Lewie refused to open his door until Lee Collins showed him some kind of TV “ID”. Eventually, with the crew standing on his doorstep, he relented.
“You look trustworthy,” he said, letting them in. Lee Collins is a six-foot ginger Bristolian with a gigantic beard, wearing a “Christmassy” jumper.
In the end, Lee Collins managed to get half of Mudd, half of Slade, Showaddywaddy (“The Waddy! You came!”) and David Essex, whose presence was quite moving. He was rung only the night before, when one of Boney M dropped out at the last minute. Personally, I think it takes balls of showbiz steel to admit, on television, and by your very presence, that your schedule is “flexible” enough to record a Christmas single at 12 hours’ notice. I big up the Essex man.
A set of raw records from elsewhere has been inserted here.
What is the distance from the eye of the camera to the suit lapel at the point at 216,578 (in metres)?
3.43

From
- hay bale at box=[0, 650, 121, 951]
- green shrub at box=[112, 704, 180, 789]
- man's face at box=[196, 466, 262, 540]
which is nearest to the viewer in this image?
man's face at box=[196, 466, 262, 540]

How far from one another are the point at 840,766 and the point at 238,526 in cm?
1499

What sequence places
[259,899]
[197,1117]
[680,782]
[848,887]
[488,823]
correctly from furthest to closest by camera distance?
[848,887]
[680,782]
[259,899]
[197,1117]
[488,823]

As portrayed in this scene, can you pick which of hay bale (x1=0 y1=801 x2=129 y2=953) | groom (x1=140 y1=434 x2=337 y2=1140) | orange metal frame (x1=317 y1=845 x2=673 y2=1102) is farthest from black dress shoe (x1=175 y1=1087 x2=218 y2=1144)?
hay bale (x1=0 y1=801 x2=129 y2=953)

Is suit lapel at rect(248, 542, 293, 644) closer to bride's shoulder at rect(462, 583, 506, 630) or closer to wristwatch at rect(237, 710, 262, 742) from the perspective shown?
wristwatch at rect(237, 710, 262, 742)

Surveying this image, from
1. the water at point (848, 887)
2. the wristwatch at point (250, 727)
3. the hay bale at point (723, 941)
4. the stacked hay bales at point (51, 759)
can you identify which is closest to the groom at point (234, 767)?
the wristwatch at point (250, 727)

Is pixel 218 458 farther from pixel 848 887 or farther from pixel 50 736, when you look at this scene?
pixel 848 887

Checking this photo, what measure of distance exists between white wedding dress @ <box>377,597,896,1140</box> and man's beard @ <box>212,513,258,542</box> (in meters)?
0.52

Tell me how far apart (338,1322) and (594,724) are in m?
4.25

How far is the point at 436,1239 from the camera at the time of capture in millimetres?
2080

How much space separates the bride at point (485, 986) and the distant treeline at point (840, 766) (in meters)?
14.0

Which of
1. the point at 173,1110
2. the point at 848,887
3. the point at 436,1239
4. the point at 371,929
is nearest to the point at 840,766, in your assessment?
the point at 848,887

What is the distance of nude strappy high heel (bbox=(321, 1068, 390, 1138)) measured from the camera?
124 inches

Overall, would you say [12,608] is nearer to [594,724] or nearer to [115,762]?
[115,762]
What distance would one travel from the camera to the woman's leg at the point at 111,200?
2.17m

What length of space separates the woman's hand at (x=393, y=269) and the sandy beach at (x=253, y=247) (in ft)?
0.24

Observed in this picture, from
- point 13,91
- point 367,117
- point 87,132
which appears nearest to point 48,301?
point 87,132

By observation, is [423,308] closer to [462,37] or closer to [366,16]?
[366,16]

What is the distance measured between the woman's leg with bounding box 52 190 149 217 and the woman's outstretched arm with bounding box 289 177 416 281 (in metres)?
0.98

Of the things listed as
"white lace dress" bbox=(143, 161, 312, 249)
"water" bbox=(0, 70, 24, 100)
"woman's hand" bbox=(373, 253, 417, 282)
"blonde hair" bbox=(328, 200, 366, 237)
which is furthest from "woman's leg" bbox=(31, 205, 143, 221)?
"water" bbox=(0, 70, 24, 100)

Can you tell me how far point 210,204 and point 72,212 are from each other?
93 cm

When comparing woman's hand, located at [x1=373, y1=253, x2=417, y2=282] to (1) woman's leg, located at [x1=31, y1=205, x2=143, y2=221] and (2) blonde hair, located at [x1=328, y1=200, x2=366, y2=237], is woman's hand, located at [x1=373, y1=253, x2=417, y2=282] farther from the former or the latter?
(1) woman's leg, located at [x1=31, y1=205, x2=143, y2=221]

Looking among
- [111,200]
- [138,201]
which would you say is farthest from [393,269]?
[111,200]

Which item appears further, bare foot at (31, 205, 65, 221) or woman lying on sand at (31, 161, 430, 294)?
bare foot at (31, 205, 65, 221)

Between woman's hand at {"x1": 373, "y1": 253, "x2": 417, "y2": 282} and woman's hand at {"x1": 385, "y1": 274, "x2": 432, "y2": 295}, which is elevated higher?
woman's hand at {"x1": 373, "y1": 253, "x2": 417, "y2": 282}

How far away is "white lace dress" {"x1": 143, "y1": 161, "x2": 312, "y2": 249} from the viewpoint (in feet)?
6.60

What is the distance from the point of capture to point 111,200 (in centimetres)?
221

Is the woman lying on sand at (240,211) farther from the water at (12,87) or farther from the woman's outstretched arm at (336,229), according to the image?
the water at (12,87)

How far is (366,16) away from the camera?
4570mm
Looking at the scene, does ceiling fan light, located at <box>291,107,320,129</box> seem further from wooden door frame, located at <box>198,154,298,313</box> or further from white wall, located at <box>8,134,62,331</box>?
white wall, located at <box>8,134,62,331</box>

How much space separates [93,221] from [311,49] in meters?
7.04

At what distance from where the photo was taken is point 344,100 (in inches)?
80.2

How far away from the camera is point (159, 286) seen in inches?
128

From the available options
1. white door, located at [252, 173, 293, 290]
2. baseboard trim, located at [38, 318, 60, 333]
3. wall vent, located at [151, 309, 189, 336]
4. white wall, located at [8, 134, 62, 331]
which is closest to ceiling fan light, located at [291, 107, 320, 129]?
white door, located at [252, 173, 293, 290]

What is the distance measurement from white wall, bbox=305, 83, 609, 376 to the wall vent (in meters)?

I also suspect Lee Collins — previously a stand-up and DJ on XFM, the station that “discovered” Ricky Gervais — has a long and healthy TV career ahead of him. He appears to have found a way to be an excited 12-year-old who is both amusing and oddly heartwarming, rather than the kind of thing that makes you want to fashion a spear out of flint and kill a casting director.
On Saturday, BBC Four had a “Bus Night”, featuring five hours of programming about buses.
Of course they did. They’re BBC Four. I’m sure we’re all surprised they haven’t done it before now. Indeed, when you think about it, it all feels a little last-minute. Hopefully the Four’s “Small Brown Sparrows Night” and “Former Curators of the Horniman Museum in Conversation Night” are soon-come, lest we worry about the Four selling out.
The Arena film Little Platform, Big Stage was a satisfying hour of vintage footage of Routemaster buses whizzing around Trafalgar Square in 1962. Buses in smog being guided into the depot with burning torches, buses in snow, buses in the endless Beatles summer. The “clippies” explained how they were autonomous city-states — “You’re your own boss” — and the hour ended with the Routemaster, and all the clippies, being decommissioned, as London goes full self-service. This was the bus stop.